● **PROBLEM TO SOLVE**
Set down the data below in full, exactly as it reads, but without the pictures.

(Dataset entries)
--- START ---

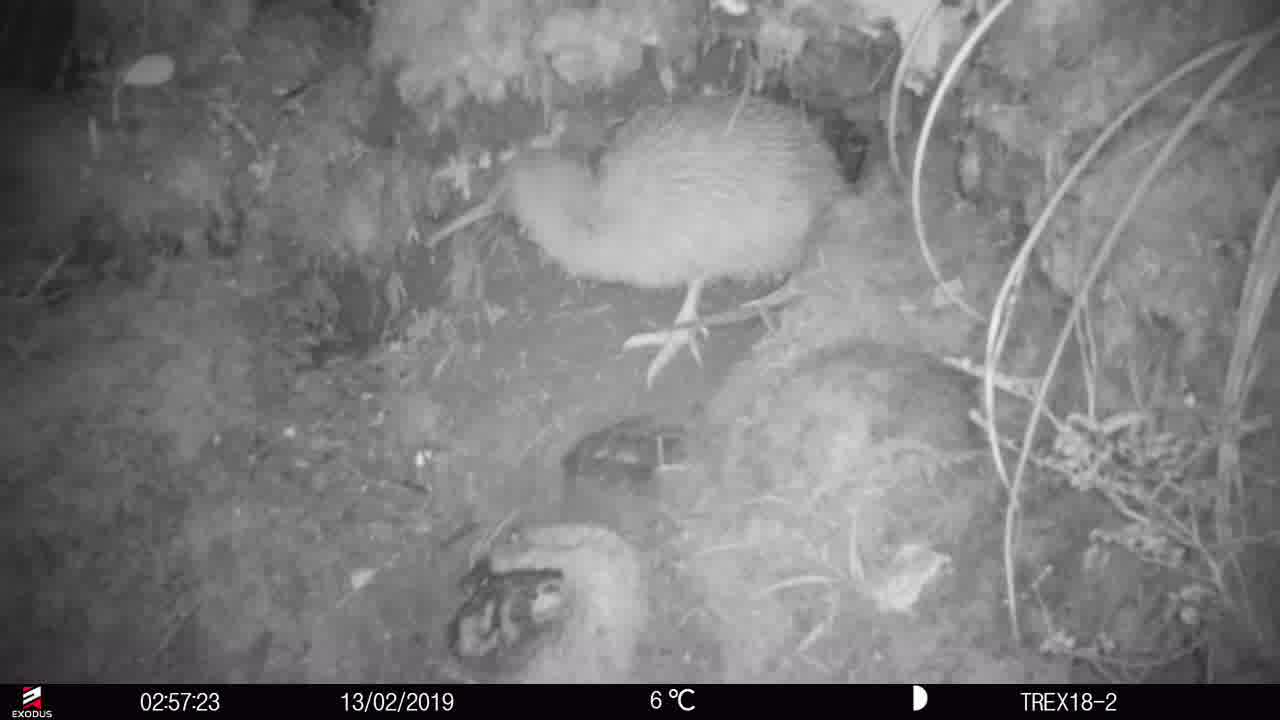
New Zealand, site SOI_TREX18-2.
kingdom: Animalia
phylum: Chordata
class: Aves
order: Apterygiformes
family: Apterygidae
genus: Apteryx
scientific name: Apteryx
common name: kiwi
Kiwi (Apteryx).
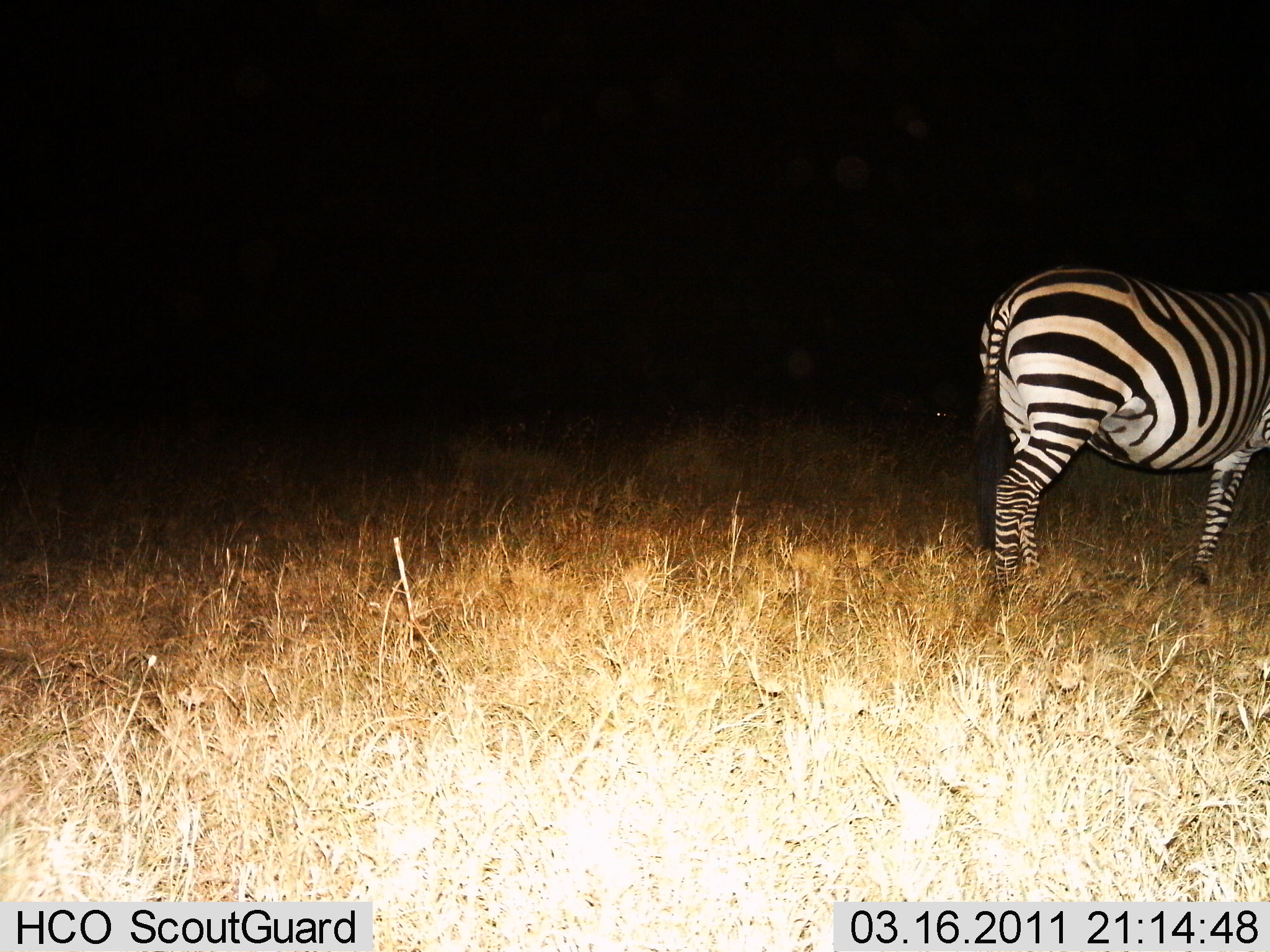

--- END ---

● **OUTPUT BELOW**
New Zealand, site SOI_TREX18-2.
kingdom: Animalia
phylum: Chordata
class: Aves
order: Apterygiformes
family: Apterygidae
genus: Apteryx
scientific name: Apteryx
common name: kiwi
Kiwi (Apteryx).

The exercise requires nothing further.